In addition to inducing a local cellular hypoxic stress, exercise combines other pro-angiogenic stimuli such as increased shear stress on endothelial cells due to enhanced muscle blood flow, mechanical tissue stretch, and oxidative stress (Hudlicka et al., 1992; Milkiewicz et al., 2001; Breen et al., 2008; Egginton, 2009; Hoier et al., 2012; Egginton and Birot, 2014; Hellsten and Hoier, 2014; Haas and Nwadozi, 2015; Olfert et al., 2015). The increase in muscle blood flow results from active vasodilation, and the resultant increase in shear stress represents a well-described pro-angiogenic stimulus for skeletal muscle endothelial cells, mediating the production of angio-adaptive molecules such as nitric oxide, metalloproteinases, and VEGF-A (Milkiewicz et al., 2001, 2011; Egginton, 2009, 2011; Hudlicka and Brown, 2009; Hellsten and Hoier, 2014; Haas and Nwadozi, 2015). If local cellular hypoxia and shear stress are often presented side by side as exercise-induced pro-angiogenic stimuli, passive exposure to ambient hypoxia also stimulates vasodilation and increases blood flow in skeletal muscle (Casey and Joyner, 2011, 2012; Joyner and Casey, 2014; Dinenno, 2016). Therefore, ambient hypoxia could then represent an upstream stimulus of muscle shear stress. The degree of vasodilation observed seems linked to the degree of ambient hypoxia, at least for acute exposures. Interestingly, the combination of ambient hypoxia exposure and exercise seems to synergistically induce greater vasodilation and muscle blood flow than what could be expected by simply adding their respective contributions (Casey and Joyner, 2011, 2012; Joyner and Casey, 2014). Finally, to add more complexity, HIF-1α expression can also be stimulated under normoxic conditions in skeletal muscle in response to increased shear stress or mechanical tissue stretch (Milkiewicz et al., 2007).

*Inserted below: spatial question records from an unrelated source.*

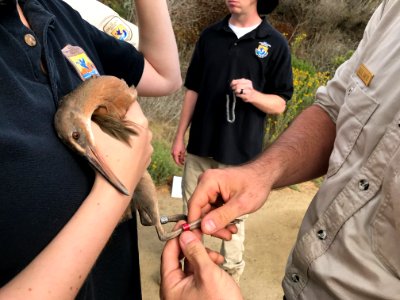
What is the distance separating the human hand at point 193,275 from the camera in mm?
1251

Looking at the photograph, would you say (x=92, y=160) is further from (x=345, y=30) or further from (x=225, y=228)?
(x=345, y=30)

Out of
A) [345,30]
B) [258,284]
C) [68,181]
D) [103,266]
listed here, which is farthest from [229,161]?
[345,30]

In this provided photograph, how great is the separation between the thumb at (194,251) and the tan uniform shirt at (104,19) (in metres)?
1.63

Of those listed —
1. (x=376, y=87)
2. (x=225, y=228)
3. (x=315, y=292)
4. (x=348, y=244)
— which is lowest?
(x=315, y=292)

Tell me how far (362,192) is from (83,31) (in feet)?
4.16

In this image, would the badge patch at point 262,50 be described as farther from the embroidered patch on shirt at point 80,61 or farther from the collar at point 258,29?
the embroidered patch on shirt at point 80,61

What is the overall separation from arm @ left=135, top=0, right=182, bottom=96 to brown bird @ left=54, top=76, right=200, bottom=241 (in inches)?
18.8

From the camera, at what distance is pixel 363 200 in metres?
1.42

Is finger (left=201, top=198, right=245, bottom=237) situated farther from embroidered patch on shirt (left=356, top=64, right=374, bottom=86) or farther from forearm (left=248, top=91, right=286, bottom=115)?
forearm (left=248, top=91, right=286, bottom=115)

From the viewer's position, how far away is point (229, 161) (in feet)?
11.2

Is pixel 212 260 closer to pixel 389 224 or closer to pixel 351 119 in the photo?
pixel 389 224

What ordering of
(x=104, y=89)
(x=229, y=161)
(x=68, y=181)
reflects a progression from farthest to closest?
(x=229, y=161)
(x=104, y=89)
(x=68, y=181)

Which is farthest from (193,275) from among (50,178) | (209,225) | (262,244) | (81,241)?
(262,244)

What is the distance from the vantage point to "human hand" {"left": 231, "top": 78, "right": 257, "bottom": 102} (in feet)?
10.5
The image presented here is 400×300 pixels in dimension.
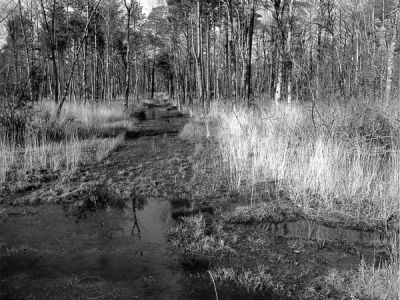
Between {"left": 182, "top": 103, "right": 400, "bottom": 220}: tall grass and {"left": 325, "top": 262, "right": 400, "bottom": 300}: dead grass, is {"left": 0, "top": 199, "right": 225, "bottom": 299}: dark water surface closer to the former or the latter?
{"left": 325, "top": 262, "right": 400, "bottom": 300}: dead grass

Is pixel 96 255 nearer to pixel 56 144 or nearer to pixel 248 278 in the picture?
pixel 248 278

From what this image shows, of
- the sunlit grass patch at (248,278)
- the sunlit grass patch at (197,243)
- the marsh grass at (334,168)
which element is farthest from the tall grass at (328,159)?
the sunlit grass patch at (248,278)

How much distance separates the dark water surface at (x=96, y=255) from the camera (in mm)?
3295

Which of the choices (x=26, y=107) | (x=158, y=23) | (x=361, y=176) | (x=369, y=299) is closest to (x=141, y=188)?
(x=361, y=176)

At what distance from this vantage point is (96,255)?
400 centimetres

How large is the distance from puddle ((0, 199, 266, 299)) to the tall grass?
2.31 meters

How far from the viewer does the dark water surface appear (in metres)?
3.29

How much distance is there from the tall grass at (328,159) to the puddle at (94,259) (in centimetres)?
231

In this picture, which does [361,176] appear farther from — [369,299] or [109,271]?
[109,271]

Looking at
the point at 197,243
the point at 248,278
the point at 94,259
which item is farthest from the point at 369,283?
the point at 94,259

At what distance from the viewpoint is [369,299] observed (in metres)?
2.94

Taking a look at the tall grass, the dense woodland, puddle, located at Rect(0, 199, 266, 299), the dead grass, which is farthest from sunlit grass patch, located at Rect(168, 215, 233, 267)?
the dense woodland

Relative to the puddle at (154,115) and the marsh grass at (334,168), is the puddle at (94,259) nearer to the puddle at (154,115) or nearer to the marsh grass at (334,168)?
the marsh grass at (334,168)

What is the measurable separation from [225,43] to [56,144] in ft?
67.5
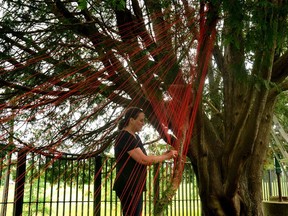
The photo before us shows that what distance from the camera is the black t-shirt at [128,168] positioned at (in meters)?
3.21

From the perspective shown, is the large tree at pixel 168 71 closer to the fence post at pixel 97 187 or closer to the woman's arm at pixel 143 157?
the woman's arm at pixel 143 157

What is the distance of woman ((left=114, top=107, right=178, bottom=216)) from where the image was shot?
10.3 ft

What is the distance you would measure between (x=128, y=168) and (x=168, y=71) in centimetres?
130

Altitude, Exercise, and Skeletal Muscle Hypoxia: Key Points
• Exercise is a more powerful stimulus than ambient hypoxia to decrease muscle PO2.

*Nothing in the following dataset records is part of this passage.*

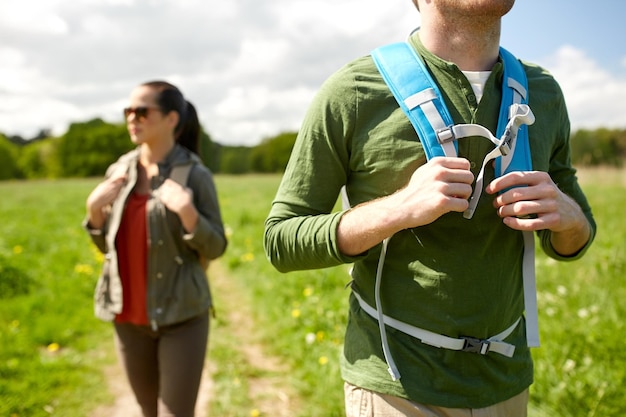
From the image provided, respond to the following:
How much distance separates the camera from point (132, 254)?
136 inches

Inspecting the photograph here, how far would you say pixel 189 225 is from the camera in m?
3.35

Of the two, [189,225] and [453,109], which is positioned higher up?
[453,109]

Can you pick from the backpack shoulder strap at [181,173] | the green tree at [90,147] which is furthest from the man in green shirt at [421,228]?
the green tree at [90,147]

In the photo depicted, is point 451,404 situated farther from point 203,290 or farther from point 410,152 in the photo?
point 203,290

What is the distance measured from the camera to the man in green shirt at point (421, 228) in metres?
1.70

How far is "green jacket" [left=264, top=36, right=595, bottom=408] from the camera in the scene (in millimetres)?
1711

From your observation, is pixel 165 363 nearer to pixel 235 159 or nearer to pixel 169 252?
pixel 169 252

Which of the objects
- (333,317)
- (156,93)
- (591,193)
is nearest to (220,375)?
(333,317)

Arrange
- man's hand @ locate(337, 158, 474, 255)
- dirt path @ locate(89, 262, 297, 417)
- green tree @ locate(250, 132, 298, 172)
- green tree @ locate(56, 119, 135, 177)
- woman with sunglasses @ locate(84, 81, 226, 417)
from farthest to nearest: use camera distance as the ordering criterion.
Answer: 1. green tree @ locate(250, 132, 298, 172)
2. green tree @ locate(56, 119, 135, 177)
3. dirt path @ locate(89, 262, 297, 417)
4. woman with sunglasses @ locate(84, 81, 226, 417)
5. man's hand @ locate(337, 158, 474, 255)

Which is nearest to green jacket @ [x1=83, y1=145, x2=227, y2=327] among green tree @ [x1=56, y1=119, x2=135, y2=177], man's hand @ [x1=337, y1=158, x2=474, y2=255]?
man's hand @ [x1=337, y1=158, x2=474, y2=255]

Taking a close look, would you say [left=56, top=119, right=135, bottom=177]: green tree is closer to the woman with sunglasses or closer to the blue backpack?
the woman with sunglasses

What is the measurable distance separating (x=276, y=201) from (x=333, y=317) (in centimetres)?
368

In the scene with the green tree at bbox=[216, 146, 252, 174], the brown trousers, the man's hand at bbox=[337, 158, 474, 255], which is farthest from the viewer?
the green tree at bbox=[216, 146, 252, 174]

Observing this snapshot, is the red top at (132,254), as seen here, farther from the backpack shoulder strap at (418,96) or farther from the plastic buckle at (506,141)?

• Combining ambient hypoxia and exercise might further decrease muscle PO2.
• Hypoxia Inducible Factor-1 is a well-established hallmark of hypoxia signaling.
• Skeletal muscle angio-adaptive activity can locally change the level of muscle capillarization and can also release angio-adaptive myokines in the circulation for distant effects.
Increased Muscle Capillarization in Response to Exercise Training and Ambient Hypoxia
We previously discussed how increasing the capillary-to-myofiber interface could be beneficial for maintaining or improving muscle function when oxygen delivery becomes a challenge. The capillary density (CD), which represents the number of capillaries per surface unit of tissue, is often used to assess the level of muscle capillarization (Andersen, 1975; Hudlicka et al., 1992). The CD can however be influenced both by changes in the number of capillaries and alterations in the size of myofibers. Changes in CD might therefore not always be representative of angiogenesis or capillary regression. Conversely, the capillary-to-fiber ratio (C/F) represents one of the best histological parameters to truly appreciate capillaries formation or rarefaction.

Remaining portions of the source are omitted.